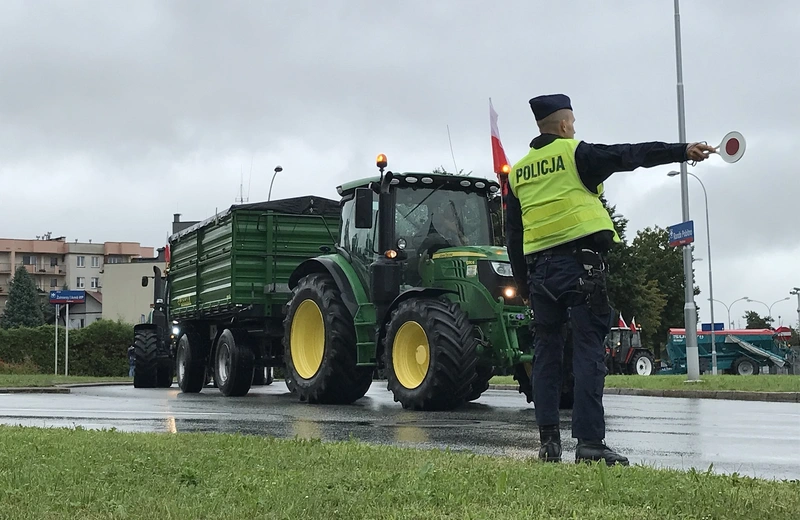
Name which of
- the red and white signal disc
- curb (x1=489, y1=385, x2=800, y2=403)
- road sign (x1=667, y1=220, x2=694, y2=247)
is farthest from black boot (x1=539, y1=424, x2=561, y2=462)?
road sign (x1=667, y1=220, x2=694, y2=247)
---
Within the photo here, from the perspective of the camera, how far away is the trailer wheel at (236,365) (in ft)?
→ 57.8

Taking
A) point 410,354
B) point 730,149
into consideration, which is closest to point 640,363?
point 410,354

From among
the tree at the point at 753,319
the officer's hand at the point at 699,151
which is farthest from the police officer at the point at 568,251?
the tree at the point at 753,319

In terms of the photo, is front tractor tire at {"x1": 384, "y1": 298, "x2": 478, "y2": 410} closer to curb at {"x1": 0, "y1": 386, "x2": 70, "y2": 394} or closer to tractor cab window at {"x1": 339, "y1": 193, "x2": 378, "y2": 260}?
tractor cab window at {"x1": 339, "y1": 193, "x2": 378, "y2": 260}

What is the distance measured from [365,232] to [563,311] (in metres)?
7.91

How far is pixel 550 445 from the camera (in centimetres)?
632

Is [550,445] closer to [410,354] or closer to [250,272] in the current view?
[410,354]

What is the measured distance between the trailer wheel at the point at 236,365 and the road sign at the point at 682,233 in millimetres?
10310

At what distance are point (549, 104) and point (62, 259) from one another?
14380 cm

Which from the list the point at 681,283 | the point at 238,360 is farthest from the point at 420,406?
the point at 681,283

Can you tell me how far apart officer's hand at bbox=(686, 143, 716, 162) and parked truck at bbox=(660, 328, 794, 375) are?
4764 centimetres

**SET TASK**
Write out the rows verbatim, from the line containing "What is the measured" through the line containing "4764 centimetres", both included.

**ANSWER TO THIS PROBLEM**
What is the measured distance between the trailer wheel at the point at 236,365 and the road sign at the point at 682,233 in millimetres?
10310

At what distance are point (549, 104) and point (62, 259) from one another?
14380 cm

Which from the list the point at 681,283 | the point at 238,360 is farthest from the point at 420,406?
the point at 681,283

Can you tell me how far apart officer's hand at bbox=(686, 143, 716, 162) and parked truck at bbox=(660, 328, 794, 375) are?
4764 centimetres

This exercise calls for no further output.